I’m building an app in Embedded Swift and I’m trying to implement a navigation controller that handles a stack of views. It looks something like this:
struct NavigationController {
private var views: [any View] = []
func push(_ view: any View) {
views.append(view)
}
func draw() {
for view in views {
view.draw()
}
}
}
Where it contains an array of structs conforming to View and functions to operate on them. The View protocol introduces requirements that the NavigationController needs to operate on them, like:
protocol View {
mutating func draw()
}
I understand why using existentials this way isn’t allowed, but I’m having trouble coming up with a way to implement this that doesn’t require their use.
Some things that might help/hurt:
Which views will be pushed to the stack can only be known at runtime, since it depends on user input.
All of the types (structs) that conform to View are known at compile time, because the library is not shared.
Views have stored properties that control their state, animations, etc.
What strategies might work to avoid using existentials in this situation?
You can make a wrapper View enum with cases for each possible conformer. You can then implement the View interface to manually to dispatch each cases' method.
Alternatively you could make protocol View: AnyObject.
I can’t find the discussion right now, but is the rationale for the current restriction to avoid the runtime overhead of witness tables and dynamic dispatch on structs in Embedded?
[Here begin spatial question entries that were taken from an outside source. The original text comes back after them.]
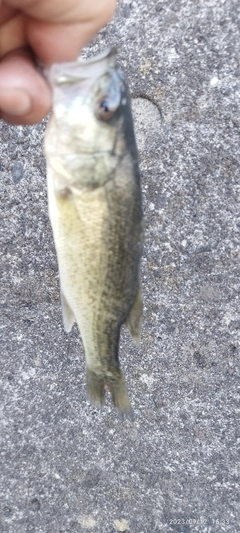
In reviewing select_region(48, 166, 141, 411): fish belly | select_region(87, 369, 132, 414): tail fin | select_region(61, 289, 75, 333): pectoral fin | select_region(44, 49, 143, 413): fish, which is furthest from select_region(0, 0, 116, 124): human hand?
select_region(87, 369, 132, 414): tail fin

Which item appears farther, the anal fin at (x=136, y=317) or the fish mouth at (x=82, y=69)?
the anal fin at (x=136, y=317)

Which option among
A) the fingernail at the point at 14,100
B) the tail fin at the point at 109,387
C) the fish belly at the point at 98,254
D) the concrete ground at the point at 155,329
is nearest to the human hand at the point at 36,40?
the fingernail at the point at 14,100

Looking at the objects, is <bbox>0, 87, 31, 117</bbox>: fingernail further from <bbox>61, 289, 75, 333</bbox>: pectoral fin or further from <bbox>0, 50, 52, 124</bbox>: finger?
<bbox>61, 289, 75, 333</bbox>: pectoral fin

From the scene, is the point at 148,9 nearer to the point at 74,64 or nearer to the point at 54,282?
the point at 74,64

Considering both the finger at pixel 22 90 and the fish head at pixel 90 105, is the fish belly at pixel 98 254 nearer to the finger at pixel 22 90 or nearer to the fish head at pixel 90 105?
the fish head at pixel 90 105

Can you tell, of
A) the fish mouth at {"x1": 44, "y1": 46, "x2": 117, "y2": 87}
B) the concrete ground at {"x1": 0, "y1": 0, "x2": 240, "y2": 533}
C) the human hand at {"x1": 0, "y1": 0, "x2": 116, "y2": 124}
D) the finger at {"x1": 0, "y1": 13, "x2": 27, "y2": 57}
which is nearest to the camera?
the fish mouth at {"x1": 44, "y1": 46, "x2": 117, "y2": 87}
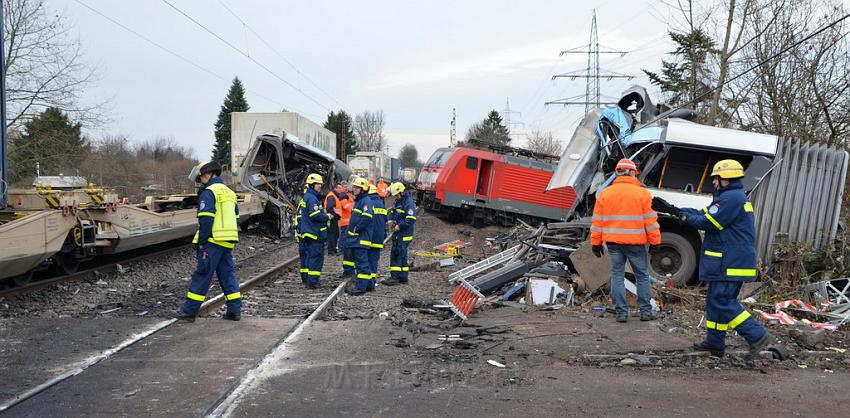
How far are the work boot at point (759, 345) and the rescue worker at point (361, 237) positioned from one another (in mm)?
4879

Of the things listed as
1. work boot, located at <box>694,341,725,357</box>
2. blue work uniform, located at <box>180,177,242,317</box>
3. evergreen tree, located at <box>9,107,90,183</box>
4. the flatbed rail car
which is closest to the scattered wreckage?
work boot, located at <box>694,341,725,357</box>

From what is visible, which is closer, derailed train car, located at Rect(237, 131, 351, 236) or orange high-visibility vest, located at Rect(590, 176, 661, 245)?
orange high-visibility vest, located at Rect(590, 176, 661, 245)

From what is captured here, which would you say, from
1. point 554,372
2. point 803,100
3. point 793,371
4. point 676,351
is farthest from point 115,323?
point 803,100

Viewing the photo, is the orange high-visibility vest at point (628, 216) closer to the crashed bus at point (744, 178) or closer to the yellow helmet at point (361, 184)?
the crashed bus at point (744, 178)

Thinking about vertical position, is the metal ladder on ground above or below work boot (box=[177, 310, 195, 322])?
above

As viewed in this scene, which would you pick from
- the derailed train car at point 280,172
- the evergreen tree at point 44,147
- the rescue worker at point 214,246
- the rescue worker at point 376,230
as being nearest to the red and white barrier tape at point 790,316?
the rescue worker at point 376,230

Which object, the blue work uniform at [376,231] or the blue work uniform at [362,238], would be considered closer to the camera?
the blue work uniform at [362,238]

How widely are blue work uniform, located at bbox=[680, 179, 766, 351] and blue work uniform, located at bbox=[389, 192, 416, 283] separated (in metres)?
4.94

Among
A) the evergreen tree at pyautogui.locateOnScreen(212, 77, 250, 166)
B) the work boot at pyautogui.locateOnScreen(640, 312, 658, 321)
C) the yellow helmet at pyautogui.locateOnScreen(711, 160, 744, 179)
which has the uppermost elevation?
the evergreen tree at pyautogui.locateOnScreen(212, 77, 250, 166)

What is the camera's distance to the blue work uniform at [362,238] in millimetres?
8523

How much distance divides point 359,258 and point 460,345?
3.30 m

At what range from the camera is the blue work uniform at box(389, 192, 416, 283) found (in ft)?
31.3

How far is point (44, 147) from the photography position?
18.5 m

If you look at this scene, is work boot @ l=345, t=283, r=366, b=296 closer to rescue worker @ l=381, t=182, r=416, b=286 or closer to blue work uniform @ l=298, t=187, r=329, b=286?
blue work uniform @ l=298, t=187, r=329, b=286
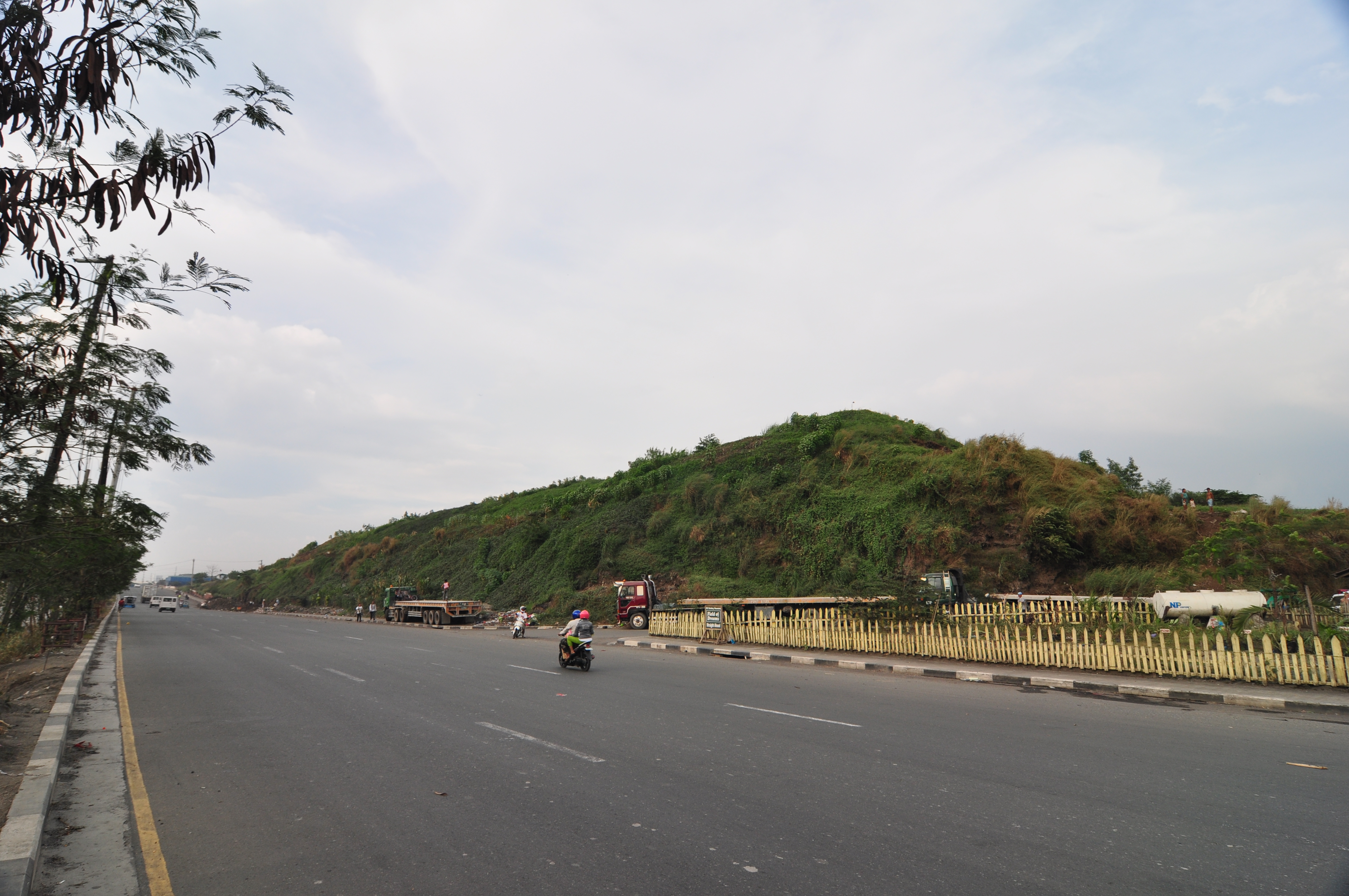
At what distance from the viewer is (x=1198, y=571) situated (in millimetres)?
23281

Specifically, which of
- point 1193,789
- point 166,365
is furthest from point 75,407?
point 1193,789

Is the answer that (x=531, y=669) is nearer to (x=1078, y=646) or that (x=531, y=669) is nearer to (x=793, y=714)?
(x=793, y=714)

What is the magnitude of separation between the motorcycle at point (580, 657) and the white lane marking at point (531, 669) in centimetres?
43

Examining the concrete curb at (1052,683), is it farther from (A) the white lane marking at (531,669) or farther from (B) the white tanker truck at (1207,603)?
(B) the white tanker truck at (1207,603)

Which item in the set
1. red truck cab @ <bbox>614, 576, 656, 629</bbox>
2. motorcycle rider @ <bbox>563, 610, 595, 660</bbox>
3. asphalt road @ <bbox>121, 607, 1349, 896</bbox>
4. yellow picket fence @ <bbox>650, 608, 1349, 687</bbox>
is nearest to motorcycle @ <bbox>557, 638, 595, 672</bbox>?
motorcycle rider @ <bbox>563, 610, 595, 660</bbox>

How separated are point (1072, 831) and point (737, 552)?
3292 cm

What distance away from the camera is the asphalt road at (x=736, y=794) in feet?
14.7

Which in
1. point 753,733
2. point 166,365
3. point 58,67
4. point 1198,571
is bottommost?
point 753,733

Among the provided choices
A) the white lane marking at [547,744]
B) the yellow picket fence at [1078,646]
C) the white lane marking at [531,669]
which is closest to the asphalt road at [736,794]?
the white lane marking at [547,744]

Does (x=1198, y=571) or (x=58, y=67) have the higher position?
(x=58, y=67)

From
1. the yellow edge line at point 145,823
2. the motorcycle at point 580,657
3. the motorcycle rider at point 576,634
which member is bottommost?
the yellow edge line at point 145,823

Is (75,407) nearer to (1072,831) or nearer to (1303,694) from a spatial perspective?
(1072,831)

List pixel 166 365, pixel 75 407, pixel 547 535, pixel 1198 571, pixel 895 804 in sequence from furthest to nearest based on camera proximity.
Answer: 1. pixel 547 535
2. pixel 1198 571
3. pixel 166 365
4. pixel 75 407
5. pixel 895 804

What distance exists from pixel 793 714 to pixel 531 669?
836 cm
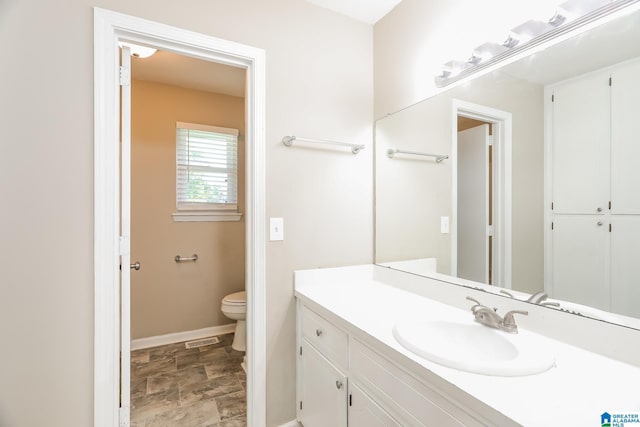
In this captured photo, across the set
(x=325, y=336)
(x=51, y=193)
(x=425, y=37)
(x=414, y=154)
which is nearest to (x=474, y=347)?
(x=325, y=336)

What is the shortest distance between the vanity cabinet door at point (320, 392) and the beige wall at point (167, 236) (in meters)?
1.73

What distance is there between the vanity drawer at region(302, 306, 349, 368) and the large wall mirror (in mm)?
610

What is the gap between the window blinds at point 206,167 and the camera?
9.41 feet

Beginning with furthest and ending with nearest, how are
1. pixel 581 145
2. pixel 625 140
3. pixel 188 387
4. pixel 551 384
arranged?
pixel 188 387 → pixel 581 145 → pixel 625 140 → pixel 551 384

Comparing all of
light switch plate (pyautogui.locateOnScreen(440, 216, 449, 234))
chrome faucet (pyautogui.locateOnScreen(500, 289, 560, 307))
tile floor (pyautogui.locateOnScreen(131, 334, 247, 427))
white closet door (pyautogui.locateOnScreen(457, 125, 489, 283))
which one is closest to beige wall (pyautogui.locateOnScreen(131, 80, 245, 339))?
tile floor (pyautogui.locateOnScreen(131, 334, 247, 427))

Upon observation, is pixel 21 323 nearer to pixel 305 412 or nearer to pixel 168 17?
pixel 305 412

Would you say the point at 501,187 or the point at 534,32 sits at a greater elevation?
the point at 534,32

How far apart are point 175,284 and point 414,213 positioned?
238 cm

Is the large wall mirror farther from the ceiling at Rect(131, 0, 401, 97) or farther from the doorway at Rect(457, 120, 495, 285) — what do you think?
the ceiling at Rect(131, 0, 401, 97)

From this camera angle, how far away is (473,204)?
4.53 feet

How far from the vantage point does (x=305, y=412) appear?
156 cm

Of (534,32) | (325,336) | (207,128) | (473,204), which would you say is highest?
(207,128)

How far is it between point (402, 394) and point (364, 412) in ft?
0.87

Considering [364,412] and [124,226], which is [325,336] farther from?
[124,226]
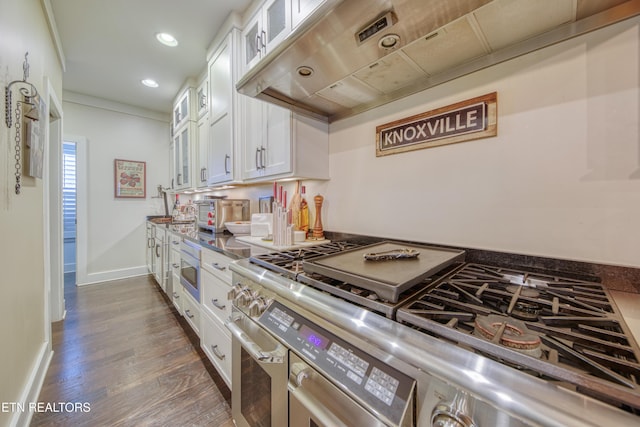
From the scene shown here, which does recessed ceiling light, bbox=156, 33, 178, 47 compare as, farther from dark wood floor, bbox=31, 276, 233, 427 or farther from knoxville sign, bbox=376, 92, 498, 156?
dark wood floor, bbox=31, 276, 233, 427

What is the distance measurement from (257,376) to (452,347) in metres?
0.79

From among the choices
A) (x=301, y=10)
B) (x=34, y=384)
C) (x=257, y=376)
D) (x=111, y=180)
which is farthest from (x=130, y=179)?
(x=257, y=376)

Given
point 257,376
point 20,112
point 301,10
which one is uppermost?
point 301,10

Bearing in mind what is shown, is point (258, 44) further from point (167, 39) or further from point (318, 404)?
point (318, 404)

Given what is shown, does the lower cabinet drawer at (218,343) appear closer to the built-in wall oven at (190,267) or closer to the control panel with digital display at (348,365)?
the built-in wall oven at (190,267)

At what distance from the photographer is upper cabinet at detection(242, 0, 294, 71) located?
4.65ft

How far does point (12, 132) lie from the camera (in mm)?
1221

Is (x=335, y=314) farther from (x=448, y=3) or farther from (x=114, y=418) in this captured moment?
(x=114, y=418)

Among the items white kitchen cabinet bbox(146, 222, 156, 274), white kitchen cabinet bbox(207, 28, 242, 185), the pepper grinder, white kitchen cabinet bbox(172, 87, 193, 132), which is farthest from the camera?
white kitchen cabinet bbox(146, 222, 156, 274)

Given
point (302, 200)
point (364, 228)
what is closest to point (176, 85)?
point (302, 200)

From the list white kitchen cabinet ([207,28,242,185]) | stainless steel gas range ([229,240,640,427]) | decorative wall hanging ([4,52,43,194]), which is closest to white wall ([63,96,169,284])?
white kitchen cabinet ([207,28,242,185])

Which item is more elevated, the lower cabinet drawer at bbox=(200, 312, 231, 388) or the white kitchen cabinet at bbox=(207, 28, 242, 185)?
the white kitchen cabinet at bbox=(207, 28, 242, 185)

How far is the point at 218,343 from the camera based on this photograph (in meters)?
1.50

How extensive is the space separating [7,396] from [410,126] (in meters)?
2.24
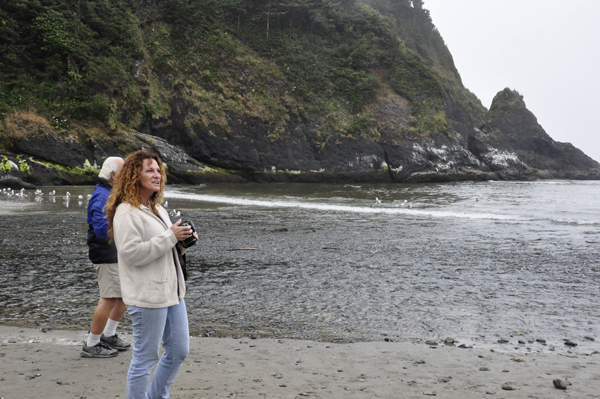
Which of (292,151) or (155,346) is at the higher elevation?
(292,151)

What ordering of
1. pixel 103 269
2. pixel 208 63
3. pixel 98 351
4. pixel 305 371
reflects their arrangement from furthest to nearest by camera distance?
pixel 208 63
pixel 103 269
pixel 98 351
pixel 305 371

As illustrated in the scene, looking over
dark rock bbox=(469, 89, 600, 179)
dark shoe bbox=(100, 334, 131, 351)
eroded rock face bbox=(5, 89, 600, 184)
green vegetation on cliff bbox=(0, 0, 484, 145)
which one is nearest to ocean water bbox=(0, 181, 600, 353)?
dark shoe bbox=(100, 334, 131, 351)

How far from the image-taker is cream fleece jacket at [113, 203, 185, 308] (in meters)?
3.02

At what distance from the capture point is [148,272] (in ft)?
10.2

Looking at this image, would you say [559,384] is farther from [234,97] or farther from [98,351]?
[234,97]

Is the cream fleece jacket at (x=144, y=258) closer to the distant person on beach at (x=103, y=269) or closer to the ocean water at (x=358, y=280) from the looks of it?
the distant person on beach at (x=103, y=269)

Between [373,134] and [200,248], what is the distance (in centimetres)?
4272

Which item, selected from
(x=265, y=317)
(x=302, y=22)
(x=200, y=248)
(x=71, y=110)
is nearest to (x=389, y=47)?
(x=302, y=22)

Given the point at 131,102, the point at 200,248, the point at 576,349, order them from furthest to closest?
the point at 131,102
the point at 200,248
the point at 576,349

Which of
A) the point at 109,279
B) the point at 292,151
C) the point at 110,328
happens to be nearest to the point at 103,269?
the point at 109,279

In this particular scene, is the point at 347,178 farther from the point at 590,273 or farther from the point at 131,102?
the point at 590,273

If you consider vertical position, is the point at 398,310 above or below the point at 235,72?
below

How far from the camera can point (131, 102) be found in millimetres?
38625

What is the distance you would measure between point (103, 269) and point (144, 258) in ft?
6.01
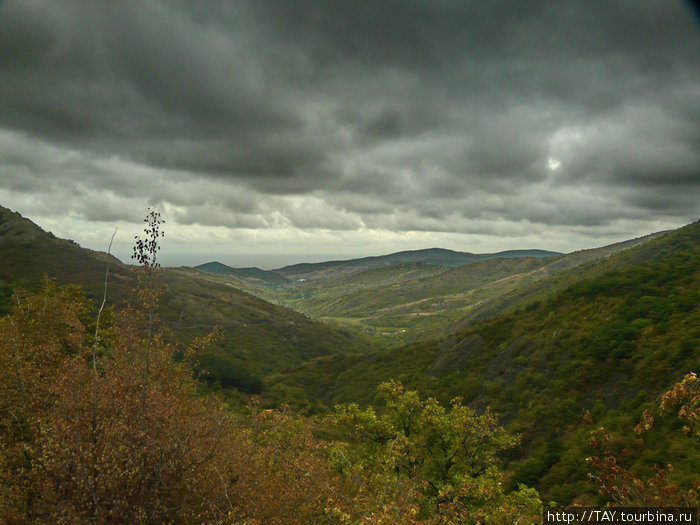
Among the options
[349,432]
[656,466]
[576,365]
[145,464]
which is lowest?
[349,432]

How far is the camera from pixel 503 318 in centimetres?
9325

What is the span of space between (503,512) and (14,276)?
766 feet

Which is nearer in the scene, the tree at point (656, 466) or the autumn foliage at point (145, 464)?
the tree at point (656, 466)

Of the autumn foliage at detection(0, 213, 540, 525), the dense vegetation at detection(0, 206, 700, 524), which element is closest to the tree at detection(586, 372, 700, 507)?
the dense vegetation at detection(0, 206, 700, 524)

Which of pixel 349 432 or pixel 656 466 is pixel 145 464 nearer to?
pixel 656 466

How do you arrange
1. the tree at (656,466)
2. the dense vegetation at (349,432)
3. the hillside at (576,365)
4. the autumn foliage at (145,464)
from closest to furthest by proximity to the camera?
the tree at (656,466) → the autumn foliage at (145,464) → the dense vegetation at (349,432) → the hillside at (576,365)

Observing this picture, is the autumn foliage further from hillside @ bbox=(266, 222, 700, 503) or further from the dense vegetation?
hillside @ bbox=(266, 222, 700, 503)

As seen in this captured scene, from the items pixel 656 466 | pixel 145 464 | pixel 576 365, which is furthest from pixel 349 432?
pixel 576 365

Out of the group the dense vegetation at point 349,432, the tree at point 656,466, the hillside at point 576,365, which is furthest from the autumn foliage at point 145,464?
the hillside at point 576,365

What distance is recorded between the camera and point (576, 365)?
172 feet

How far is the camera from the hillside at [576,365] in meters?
34.5

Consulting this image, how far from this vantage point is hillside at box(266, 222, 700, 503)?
113 feet

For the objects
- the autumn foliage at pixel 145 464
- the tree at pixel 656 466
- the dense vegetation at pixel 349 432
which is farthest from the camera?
the dense vegetation at pixel 349 432

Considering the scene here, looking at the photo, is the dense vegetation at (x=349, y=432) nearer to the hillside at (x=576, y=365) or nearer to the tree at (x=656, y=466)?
the tree at (x=656, y=466)
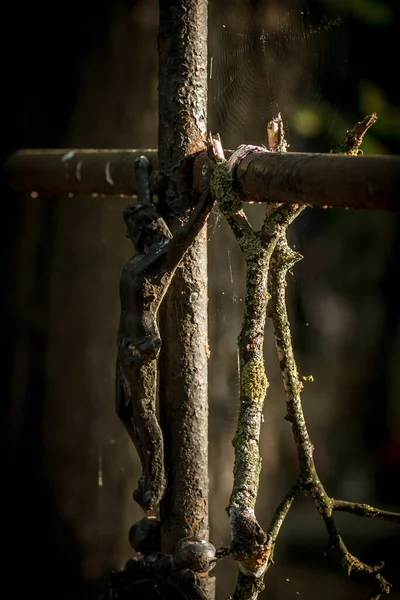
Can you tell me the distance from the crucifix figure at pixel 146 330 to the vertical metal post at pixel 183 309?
0.10 ft

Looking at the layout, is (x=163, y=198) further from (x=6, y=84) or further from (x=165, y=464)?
(x=6, y=84)

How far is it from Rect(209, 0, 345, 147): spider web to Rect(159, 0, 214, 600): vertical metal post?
0.08 m

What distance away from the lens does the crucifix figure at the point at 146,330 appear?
788mm

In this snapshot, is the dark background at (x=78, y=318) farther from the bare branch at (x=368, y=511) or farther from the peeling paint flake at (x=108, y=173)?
the bare branch at (x=368, y=511)

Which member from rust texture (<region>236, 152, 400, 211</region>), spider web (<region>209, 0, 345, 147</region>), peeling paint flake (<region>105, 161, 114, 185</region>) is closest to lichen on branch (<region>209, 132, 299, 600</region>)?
rust texture (<region>236, 152, 400, 211</region>)

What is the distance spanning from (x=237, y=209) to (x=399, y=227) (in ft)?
2.92

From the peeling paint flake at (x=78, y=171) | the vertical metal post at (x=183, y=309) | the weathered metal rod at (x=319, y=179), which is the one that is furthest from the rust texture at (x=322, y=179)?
the peeling paint flake at (x=78, y=171)

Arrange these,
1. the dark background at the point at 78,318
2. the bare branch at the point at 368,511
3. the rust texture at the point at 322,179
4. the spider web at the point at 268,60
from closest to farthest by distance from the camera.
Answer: the rust texture at the point at 322,179
the bare branch at the point at 368,511
the spider web at the point at 268,60
the dark background at the point at 78,318

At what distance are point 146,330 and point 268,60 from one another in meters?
0.30

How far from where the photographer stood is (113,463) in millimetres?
1317

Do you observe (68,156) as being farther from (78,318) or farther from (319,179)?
(319,179)

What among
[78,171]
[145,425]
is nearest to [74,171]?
[78,171]

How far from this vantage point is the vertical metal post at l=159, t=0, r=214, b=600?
2.72ft

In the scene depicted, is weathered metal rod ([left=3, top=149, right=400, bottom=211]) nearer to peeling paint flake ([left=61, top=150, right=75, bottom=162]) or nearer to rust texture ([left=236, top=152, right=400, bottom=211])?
rust texture ([left=236, top=152, right=400, bottom=211])
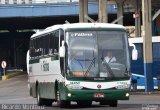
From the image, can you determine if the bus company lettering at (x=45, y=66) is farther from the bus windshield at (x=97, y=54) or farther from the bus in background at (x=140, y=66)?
the bus in background at (x=140, y=66)

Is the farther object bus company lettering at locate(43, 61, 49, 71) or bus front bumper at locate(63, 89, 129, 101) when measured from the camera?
Result: bus company lettering at locate(43, 61, 49, 71)

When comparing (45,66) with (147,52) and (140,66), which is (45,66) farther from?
(140,66)

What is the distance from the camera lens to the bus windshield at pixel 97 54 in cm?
2169

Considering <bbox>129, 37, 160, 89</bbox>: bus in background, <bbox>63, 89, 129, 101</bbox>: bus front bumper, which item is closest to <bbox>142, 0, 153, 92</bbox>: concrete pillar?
<bbox>129, 37, 160, 89</bbox>: bus in background

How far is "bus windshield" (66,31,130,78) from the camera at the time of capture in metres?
21.7

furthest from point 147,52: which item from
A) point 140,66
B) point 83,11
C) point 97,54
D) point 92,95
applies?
point 92,95

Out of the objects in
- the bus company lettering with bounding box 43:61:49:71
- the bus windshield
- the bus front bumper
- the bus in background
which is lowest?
the bus in background

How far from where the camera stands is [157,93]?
121 ft

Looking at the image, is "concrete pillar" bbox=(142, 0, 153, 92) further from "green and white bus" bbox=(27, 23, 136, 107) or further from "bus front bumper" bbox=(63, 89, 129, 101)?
"bus front bumper" bbox=(63, 89, 129, 101)

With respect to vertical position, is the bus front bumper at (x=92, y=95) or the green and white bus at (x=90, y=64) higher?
the green and white bus at (x=90, y=64)

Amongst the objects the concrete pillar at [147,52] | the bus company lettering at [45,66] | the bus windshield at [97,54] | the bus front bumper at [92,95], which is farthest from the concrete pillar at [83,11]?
the bus front bumper at [92,95]

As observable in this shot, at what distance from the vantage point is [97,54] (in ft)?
71.7

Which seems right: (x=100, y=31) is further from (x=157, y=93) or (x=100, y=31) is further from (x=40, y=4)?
(x=40, y=4)

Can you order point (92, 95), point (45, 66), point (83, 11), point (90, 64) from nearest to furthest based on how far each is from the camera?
1. point (92, 95)
2. point (90, 64)
3. point (45, 66)
4. point (83, 11)
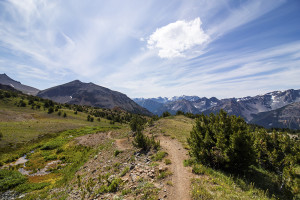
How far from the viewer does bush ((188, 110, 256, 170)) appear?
37.1 ft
I get the idea of intentionally not supporting things like that in certain contexts, but that reasoning seems to fall apart when the common workaround (in this case, enums as you described in your previous reply) feels essentially like self-implemented dynamic dispatch.
I think the difference is, that with the enum approach all cases are statically known. If you use any this is not the case because the conformer could come from an unknown consumer of your module.
A future direction might be to annotate protocols in a way that they are "sealed", so that only you can conform to them in your module.